She goes up and down the shelves of ornaments, looking for something. She will know what it is when she sees it. It is not a teapot or a glass ballet-dancer figurine or a set of Yorkshire Dales placemats. Helen looks carefully at the objects, making sure the thing she's looking for is not hidden behind some other thing or inside it.

Corrine should be home now. Tonight is one of Corrine's two week nights off. Helen wants to go home and find Corrine sat on the sofa underneath a big orange duvet, and for Corrine to look at her when she comes in
and say, ‘Come 'ere,' and hold the duvet open for Helen to get under.

There'll be some film on – something corny like
Grease
or
The King and I
– and they'll make jokes about John Travolta's hips or Yul Brynner's head and hold hands under the duvet.

Corrine doesn't approve of what Helen does. She's never said this out loud; Helen's not even 100 per cent sure that she
knows
what Helen does. But, still, she gets the impression sometimes.

Corrine is hard and cold. Corrine is like a 70p porcelain biscuit jar.

When Helen answered the advert – Female housemate wanted, to share with quiet female, 26, smoker. Single room.
£
200ppw. Bills inclusive. – Corrine sat her down on the sofa and asked her a series of cold hard biscuit-jar questions.

What do you do?

(I'm an actress.)

And you get regular work?

(I have done so far.)

How clean and tidy are you?

Helen waited for a joke.

No joke came.

Despite all this, Corrine is Helen's best friend because – apart from Duncan and her mum – Corrine is the only person who doesn't call her Clair.

* * *

Corrine is home when Helen gets back. She's on the sofa, watching TV. No duvet, though. No corny film. Corrine has music television playing and she's reading a magazine and drinking a cup of tea.

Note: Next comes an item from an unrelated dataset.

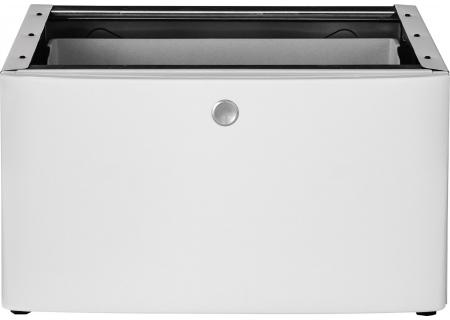 Electrolux - EPWD157SIW - Washer & Dryer Pedestals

‘How was your day?' Corrine asks.

Helen sits down on the sofa. She looks at Corrine's bare blotchy legs and then at the TV. Corrine has a voice like a nail file, one which smoothes away anything rough or unnecessary.

Helen thinks about her day.

She thinks about Will or William and that bare house. How there wasn't even a smell she could find anywhere. She thinks about the pube stuck to the toilet. She thinks about sitting back down on the sofa and being asked to tell the story. She told it well, she thought. Her voice shook a bit, but that added to the effect. By the end of it, his eyes were closed and he might have been smiling.

He'd asked if she wore coloured contacts to make her eyes blue, and Helen flinched, feeling more exposed than if she'd been lying on her back with her legs over her shoulders and a camera pointing at her crotch.

Yes, she'd said, and he'd asked her to take them out. Good, he'd said, looking at her real eyes, her other eyes, at
Clair
's eyes – dull black-brown pebbles.

‘It was alright,' she tells Corrine, and Corrine nods and sips her tea.

‘There's half a pizza left in the oven,' says Corrine.

‘Thanks,' says Helen, feeling like she'll never be able to eat anything again for the rest of her life.

In her room, Helen stands in front of the Ethan Hawke picture. He looks sideways, avoids her. To catch his eye, she would need to go right into the corner of the room, by the window, and over there she wouldn't be able to see him any more.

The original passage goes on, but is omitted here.